不過我向來對於這種資料上麵所指出來的東西並不怎麽在意,我從來都隻相信隻有真正的接觸一個人才能夠了解到對方。
所以簡單的從資料上麵了解了一下蔣翠蘭的信息後,我就打算過去親自拜訪一下她。
不過臨過去之前,我想到了杜小年。
我都已經答應過了要帶著他一起過去的,所以這個時候我就不能夠反悔,最終還是過去找到了他。
杜小年顯得很是興奮,他來公司裏麵也有將近半年的時間了。
可是就是因為沒有關係,在公司裏麵受盡了排擠,什麽單子都談不成,平時也沒有人願意和他深交。
所以我隻要稍微的對他好一點,他就非常的高興,掏心掏肺的和我說了很多話。
麵對著杜小年,我總是不由自主的想起了李晨如。
當年他似乎也是這樣的情況,可是我辛辛苦苦的帶著他一步步走出了那種困境,並且還幫助他學習到了很多的東西。
可最終換來的是什麽呢?
還不是沒有任何手下留情的背叛。
所以現在我對於杜小年的熱情並沒有做出太過於明顯的回應,隻是靠在車子副駕駛的位置上閉目養神。
來到蔣翠蘭這個家具廠之後,杜小年拿出手機來就準備要給蔣翠蘭打電話,但是卻被我阻止了。
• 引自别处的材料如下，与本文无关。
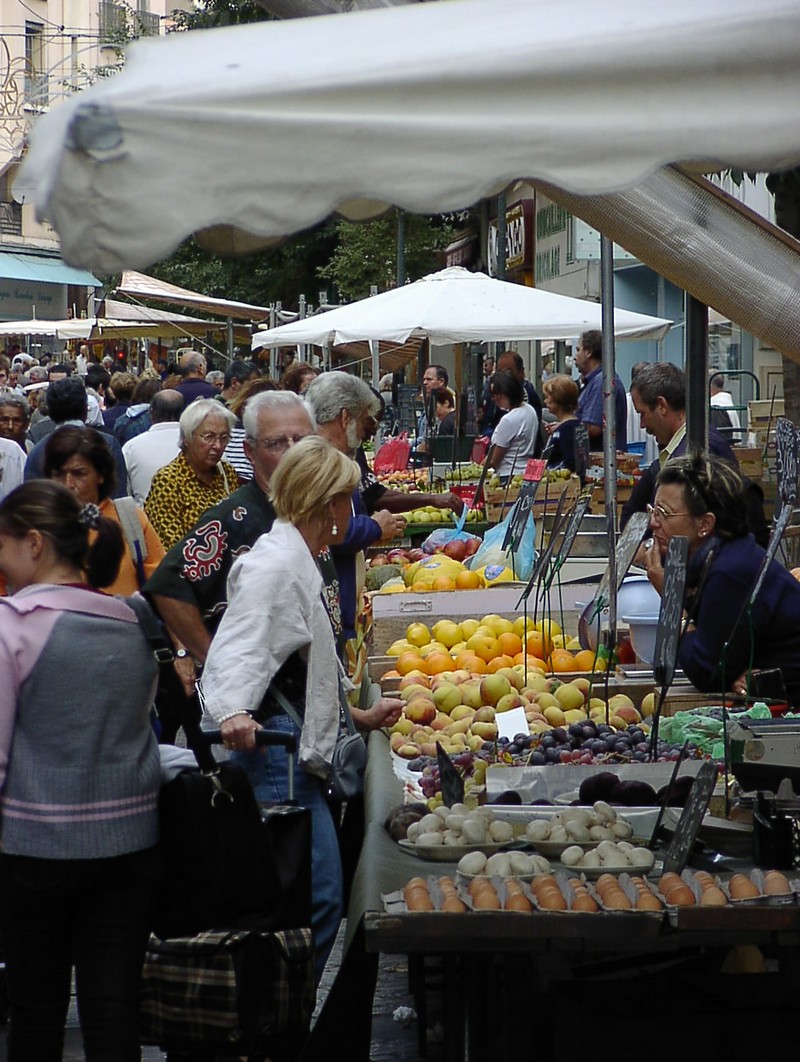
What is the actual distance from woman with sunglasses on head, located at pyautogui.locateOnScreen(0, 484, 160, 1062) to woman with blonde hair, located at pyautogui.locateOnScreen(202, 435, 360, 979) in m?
0.55

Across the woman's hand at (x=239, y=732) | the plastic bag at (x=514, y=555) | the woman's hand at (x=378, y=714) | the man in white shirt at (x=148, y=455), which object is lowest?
the woman's hand at (x=378, y=714)

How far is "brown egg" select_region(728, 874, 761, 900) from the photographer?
10.9 ft

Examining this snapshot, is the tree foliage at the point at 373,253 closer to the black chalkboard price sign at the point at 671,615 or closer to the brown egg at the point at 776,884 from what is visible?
the black chalkboard price sign at the point at 671,615

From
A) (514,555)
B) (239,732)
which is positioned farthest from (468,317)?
(239,732)

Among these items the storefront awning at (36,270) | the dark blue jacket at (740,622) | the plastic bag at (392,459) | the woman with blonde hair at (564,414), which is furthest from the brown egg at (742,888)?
the storefront awning at (36,270)

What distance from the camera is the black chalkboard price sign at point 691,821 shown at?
349cm

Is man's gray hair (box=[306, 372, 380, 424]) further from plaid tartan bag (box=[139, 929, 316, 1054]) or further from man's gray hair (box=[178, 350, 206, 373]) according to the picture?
man's gray hair (box=[178, 350, 206, 373])

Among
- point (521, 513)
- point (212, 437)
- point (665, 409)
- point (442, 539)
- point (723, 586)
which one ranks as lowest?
point (442, 539)

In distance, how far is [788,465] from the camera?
14.3ft

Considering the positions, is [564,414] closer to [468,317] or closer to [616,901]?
[468,317]

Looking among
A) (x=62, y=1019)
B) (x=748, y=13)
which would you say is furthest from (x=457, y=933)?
(x=748, y=13)

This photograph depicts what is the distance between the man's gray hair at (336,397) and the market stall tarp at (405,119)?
3927 millimetres

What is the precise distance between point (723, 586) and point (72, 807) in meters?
2.43

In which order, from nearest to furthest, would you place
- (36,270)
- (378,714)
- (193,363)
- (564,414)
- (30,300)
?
(378,714) → (564,414) → (193,363) → (36,270) → (30,300)
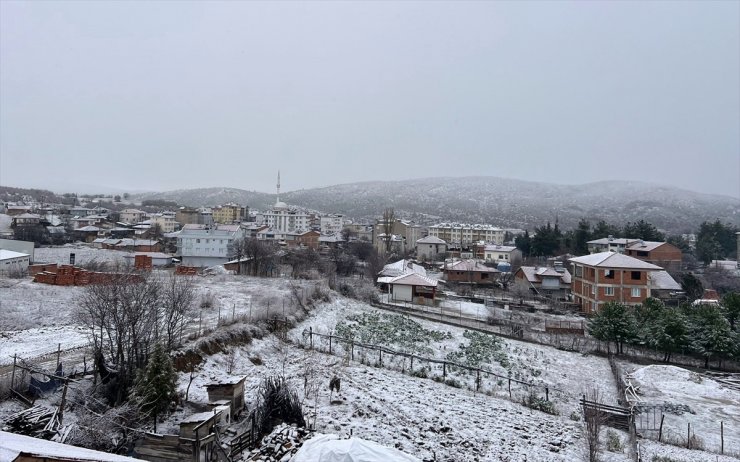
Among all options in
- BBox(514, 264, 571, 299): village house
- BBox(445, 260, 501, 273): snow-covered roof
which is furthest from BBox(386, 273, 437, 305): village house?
BBox(445, 260, 501, 273): snow-covered roof

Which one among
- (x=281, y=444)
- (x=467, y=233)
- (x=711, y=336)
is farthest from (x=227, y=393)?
(x=467, y=233)

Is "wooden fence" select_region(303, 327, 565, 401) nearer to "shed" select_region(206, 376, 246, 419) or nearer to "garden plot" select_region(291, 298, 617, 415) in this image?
"garden plot" select_region(291, 298, 617, 415)

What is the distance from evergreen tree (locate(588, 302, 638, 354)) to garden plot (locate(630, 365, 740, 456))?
305cm

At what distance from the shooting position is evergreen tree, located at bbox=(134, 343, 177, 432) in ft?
34.4

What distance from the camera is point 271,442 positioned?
33.2ft

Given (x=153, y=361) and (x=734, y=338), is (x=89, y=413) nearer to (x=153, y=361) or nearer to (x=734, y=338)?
(x=153, y=361)

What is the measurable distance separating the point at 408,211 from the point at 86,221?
111m

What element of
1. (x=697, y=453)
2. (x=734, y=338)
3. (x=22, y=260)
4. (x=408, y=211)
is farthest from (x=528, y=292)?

“不要著急,我們先過去看看她這個工廠裏麵到底有些什麽東西再說!”
杜小年不知道現在我準備要幹什麽,但是他也不敢多問,直接就收起手機跟著我一起去了家具廠的生產車間。
家具廠裏麵的生產環境還是比較落後的,車間裏麵的各種原材料隨意的堆放在角落裏麵,地麵上布滿了厚厚的灰塵。
我們現在從外麵走進來,那些工人就好像是沒有看到我們一樣,各自幹著各自的事情,也沒有任何人過來阻止我們進入。
每年好幾個億的出口量居然就從這樣管理混亂,環境髒亂的車間裏麵做出來的。